Hope. I have plenty of it sometimes, it keeps me going on my darkest days and even when things are going good for me I still hope. I have had a few good Christmases in my life, and I think my favorites have been when I was in a relationship celebrating Christmas with my SO’s family and extended 🙂 I’ve also been fortunate to go to Florida for Christmas, and let me tell you (if you’re a fan of warm weather) 80 degrees in December on the Gulf of Mexico is awesome.
One thing I do enjoy even if I’m not celebrating Christmas is the Advent season leading up to Christmas.
To prepare my heart, my mind, in what was the greatest gift God gave to mankind, his son Jesus. Jesus came into this world as an individual who stirred up the system to the point that he was killed for going against the system’s status quo.

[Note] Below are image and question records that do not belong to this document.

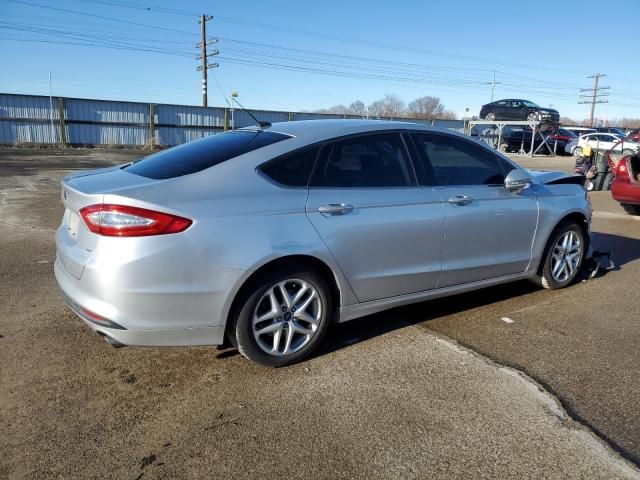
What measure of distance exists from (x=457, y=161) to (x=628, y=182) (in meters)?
6.82

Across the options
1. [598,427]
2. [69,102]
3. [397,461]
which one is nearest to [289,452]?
[397,461]

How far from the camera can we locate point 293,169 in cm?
341

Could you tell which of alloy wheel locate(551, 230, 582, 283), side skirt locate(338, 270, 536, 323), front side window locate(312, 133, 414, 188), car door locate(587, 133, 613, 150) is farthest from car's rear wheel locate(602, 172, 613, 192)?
car door locate(587, 133, 613, 150)

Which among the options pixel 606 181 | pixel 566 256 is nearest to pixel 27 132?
pixel 606 181

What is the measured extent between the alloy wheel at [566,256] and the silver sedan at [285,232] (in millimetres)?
605

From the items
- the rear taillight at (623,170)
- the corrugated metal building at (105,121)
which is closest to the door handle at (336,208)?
the rear taillight at (623,170)

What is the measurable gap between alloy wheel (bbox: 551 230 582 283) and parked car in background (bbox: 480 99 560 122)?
89.8 feet

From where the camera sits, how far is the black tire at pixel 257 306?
3.15 metres

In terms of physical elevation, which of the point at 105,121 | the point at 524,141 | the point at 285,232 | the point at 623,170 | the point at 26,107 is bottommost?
the point at 285,232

If you think about it, Jesus came to live with us, be amongst us, but ultimately Jesus came to die (which goes into the bigger holiday in the Christian calendar; Easter).
So slight morbidity aside, I await and engage in my senses in preparation of Jesus. I take time to read, take time to go about life slowly in light of hope and in light of the greatest form of hope the world will ever know. I might be post-Evangelical in my beliefs, but I am aware of the meaning of this Christmas season and its many implications.